● **INSTRUCTIONS TO FOLLOW**
Keep the pictures out of the copy and repeat the records exactly.

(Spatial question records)
━━━━━━━━

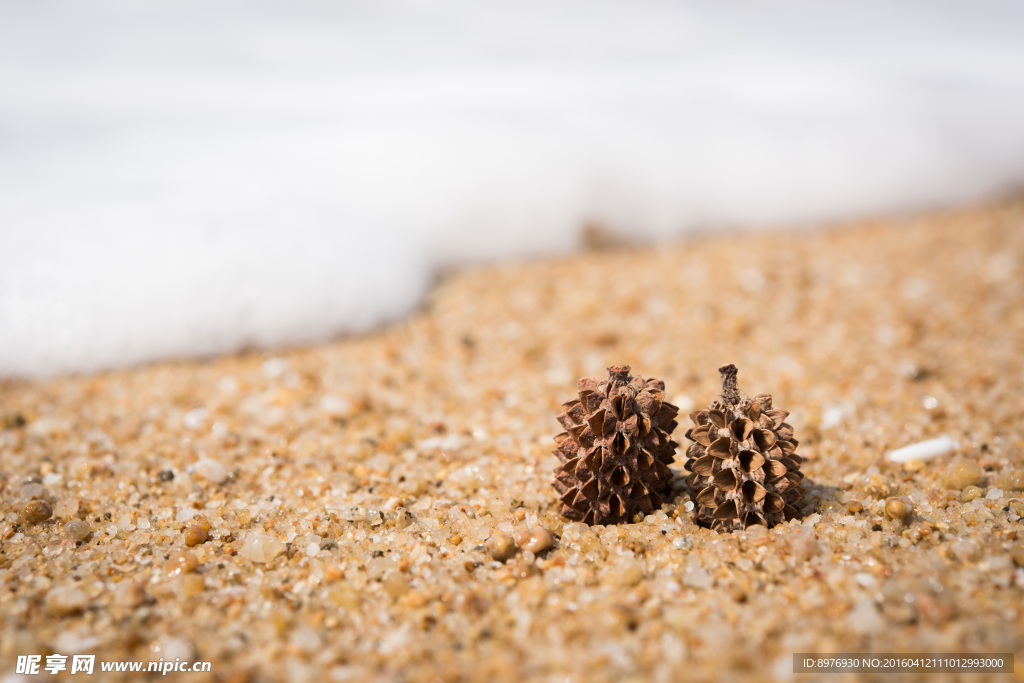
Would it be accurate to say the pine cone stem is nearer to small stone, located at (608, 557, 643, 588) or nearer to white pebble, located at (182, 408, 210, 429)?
small stone, located at (608, 557, 643, 588)

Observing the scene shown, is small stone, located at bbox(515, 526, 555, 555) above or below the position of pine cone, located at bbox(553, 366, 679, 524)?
below

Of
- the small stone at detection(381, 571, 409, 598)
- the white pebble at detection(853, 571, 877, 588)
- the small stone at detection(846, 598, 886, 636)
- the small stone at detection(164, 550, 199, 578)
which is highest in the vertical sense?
the small stone at detection(164, 550, 199, 578)

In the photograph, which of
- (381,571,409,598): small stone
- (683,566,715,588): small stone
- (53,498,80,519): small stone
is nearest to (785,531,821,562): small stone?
(683,566,715,588): small stone

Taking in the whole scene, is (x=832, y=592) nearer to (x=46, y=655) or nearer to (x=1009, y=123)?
(x=46, y=655)

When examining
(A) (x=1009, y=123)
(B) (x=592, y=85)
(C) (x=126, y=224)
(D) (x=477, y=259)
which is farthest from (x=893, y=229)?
(C) (x=126, y=224)

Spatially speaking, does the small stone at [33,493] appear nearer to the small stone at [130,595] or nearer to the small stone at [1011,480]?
the small stone at [130,595]

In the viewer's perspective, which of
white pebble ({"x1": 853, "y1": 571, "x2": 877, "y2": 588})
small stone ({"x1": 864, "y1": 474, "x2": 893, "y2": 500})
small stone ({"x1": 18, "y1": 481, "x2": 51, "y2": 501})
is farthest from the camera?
small stone ({"x1": 18, "y1": 481, "x2": 51, "y2": 501})

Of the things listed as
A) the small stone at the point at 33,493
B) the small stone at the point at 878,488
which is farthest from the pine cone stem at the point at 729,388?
the small stone at the point at 33,493

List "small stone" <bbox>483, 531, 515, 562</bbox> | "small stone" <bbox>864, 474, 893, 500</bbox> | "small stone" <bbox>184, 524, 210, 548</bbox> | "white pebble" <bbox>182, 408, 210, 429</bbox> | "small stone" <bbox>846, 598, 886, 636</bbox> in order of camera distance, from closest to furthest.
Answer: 1. "small stone" <bbox>846, 598, 886, 636</bbox>
2. "small stone" <bbox>483, 531, 515, 562</bbox>
3. "small stone" <bbox>184, 524, 210, 548</bbox>
4. "small stone" <bbox>864, 474, 893, 500</bbox>
5. "white pebble" <bbox>182, 408, 210, 429</bbox>

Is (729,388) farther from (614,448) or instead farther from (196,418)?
(196,418)
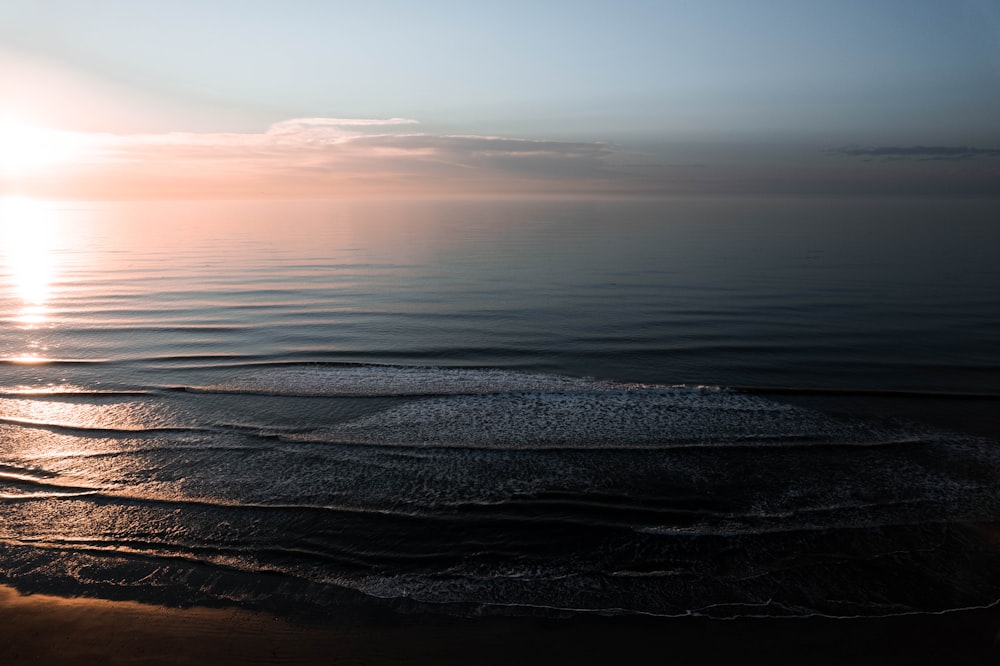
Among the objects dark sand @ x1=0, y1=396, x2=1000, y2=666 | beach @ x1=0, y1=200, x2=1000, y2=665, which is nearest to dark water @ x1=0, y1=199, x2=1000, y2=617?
beach @ x1=0, y1=200, x2=1000, y2=665

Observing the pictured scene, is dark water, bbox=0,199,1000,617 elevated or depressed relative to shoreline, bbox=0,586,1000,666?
elevated

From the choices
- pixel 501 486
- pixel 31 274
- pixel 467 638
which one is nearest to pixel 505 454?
pixel 501 486

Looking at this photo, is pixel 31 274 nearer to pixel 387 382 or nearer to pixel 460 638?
pixel 387 382

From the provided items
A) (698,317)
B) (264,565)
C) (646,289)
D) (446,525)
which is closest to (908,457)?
(446,525)

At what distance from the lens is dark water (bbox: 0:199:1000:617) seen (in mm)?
9016

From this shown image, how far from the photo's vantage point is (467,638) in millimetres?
7750

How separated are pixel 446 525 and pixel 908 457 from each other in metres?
10.4

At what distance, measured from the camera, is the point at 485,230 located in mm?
85875

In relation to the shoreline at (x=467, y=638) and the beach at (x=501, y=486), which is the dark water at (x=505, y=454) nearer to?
the beach at (x=501, y=486)

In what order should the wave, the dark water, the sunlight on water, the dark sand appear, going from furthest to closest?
the sunlight on water, the wave, the dark water, the dark sand

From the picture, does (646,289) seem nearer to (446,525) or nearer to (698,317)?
(698,317)

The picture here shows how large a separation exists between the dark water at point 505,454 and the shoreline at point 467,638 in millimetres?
349

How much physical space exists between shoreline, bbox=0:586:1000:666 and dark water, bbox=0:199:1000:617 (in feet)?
1.15

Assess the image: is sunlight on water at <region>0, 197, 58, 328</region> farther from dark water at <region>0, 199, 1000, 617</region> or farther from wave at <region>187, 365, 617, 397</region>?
wave at <region>187, 365, 617, 397</region>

━━━━━━━━

● **CORRECT OUTPUT**
Would it be accurate to say the pine cone stem is nearer to small stone, located at (608, 557, 643, 588) or nearer to white pebble, located at (182, 408, 210, 429)?
small stone, located at (608, 557, 643, 588)

Observing the scene shown, is small stone, located at bbox(515, 526, 555, 555) above or below the position of pine cone, located at bbox(553, 366, 679, 524)?
below

Of
- the small stone at detection(381, 571, 409, 598)
- the white pebble at detection(853, 571, 877, 588)
- the small stone at detection(846, 598, 886, 636)
- the small stone at detection(164, 550, 199, 578)
which is highest in the vertical sense?
the small stone at detection(164, 550, 199, 578)

In the photograph, which of
- (381,571,409,598): small stone
- (683,566,715,588): small stone
- (53,498,80,519): small stone
is nearest to (785,531,821,562): small stone?
(683,566,715,588): small stone

Taking in the whole scene, is (x=832, y=592) nearer to (x=46, y=655) or nearer to (x=1009, y=123)?
(x=46, y=655)

When examining
(A) (x=1009, y=123)
(B) (x=592, y=85)
(C) (x=126, y=224)
(D) (x=477, y=259)
which is farthest from (x=893, y=229)?
(C) (x=126, y=224)

Spatially speaking, does the small stone at [33,493] appear nearer to the small stone at [130,595] or nearer to the small stone at [1011,480]?
the small stone at [130,595]

In the viewer's perspective, which of
white pebble ({"x1": 853, "y1": 571, "x2": 877, "y2": 588})
small stone ({"x1": 864, "y1": 474, "x2": 893, "y2": 500})
small stone ({"x1": 18, "y1": 481, "x2": 51, "y2": 501})
is farthest from the camera?
small stone ({"x1": 18, "y1": 481, "x2": 51, "y2": 501})

Of the things listed as
A) the small stone at the point at 33,493
B) the small stone at the point at 878,488
which is farthest from the pine cone stem at the point at 729,388?
the small stone at the point at 33,493

List "small stone" <bbox>483, 531, 515, 562</bbox> | "small stone" <bbox>864, 474, 893, 500</bbox> | "small stone" <bbox>184, 524, 210, 548</bbox> | "white pebble" <bbox>182, 408, 210, 429</bbox> | "small stone" <bbox>846, 598, 886, 636</bbox> in order of camera distance, from closest to furthest.
Answer: 1. "small stone" <bbox>846, 598, 886, 636</bbox>
2. "small stone" <bbox>483, 531, 515, 562</bbox>
3. "small stone" <bbox>184, 524, 210, 548</bbox>
4. "small stone" <bbox>864, 474, 893, 500</bbox>
5. "white pebble" <bbox>182, 408, 210, 429</bbox>

Is (729,388) farther from (614,448) or instead farther from (196,418)?
(196,418)
Among the objects dark sand @ x1=0, y1=396, x2=1000, y2=666 | beach @ x1=0, y1=200, x2=1000, y2=665, which is nearest to dark water @ x1=0, y1=199, x2=1000, y2=617?
beach @ x1=0, y1=200, x2=1000, y2=665

Observing the pictured scene, is dark water, bbox=0,199,1000,617 elevated or depressed relative to shoreline, bbox=0,586,1000,666?
elevated

From the choices
- pixel 501 486
- pixel 31 274
- pixel 467 638
which one is nearest to pixel 505 454?
pixel 501 486

Looking at this photo, is pixel 31 274 nearer to pixel 387 382 or nearer to pixel 460 638?
pixel 387 382

From the provided items
A) (698,317)
B) (264,565)
C) (646,289)
D) (446,525)
which is closest to (908,457)?
(446,525)

At what distance from the lens is dark water (bbox: 0:199:1000:617) seen (in mm)?
9016

From this shown image, how far from the photo's vantage point is (467,638) in millimetres?
7750

How separated are pixel 446 525 and pixel 908 457 from each other in metres?
10.4

At what distance, measured from the camera, is the point at 485,230 located in mm?
85875

In relation to the shoreline at (x=467, y=638) and the beach at (x=501, y=486), which is the dark water at (x=505, y=454) nearer to?
the beach at (x=501, y=486)

In what order should the wave, the dark water, the sunlight on water, the dark sand appear, going from furthest to closest?
the sunlight on water, the wave, the dark water, the dark sand

From the picture, does (646,289) seem nearer to (446,525) or nearer to (698,317)?
(698,317)

The picture here shows how large a separation exists between the dark water at point 505,454 and the shoreline at point 467,638 in millimetres?
349

How much physical space exists between shoreline, bbox=0:586:1000:666 and dark water, bbox=0:199:1000:617 (in feet)?
1.15

Assess the image: is sunlight on water at <region>0, 197, 58, 328</region> farther from dark water at <region>0, 199, 1000, 617</region> or farther from wave at <region>187, 365, 617, 397</region>?
wave at <region>187, 365, 617, 397</region>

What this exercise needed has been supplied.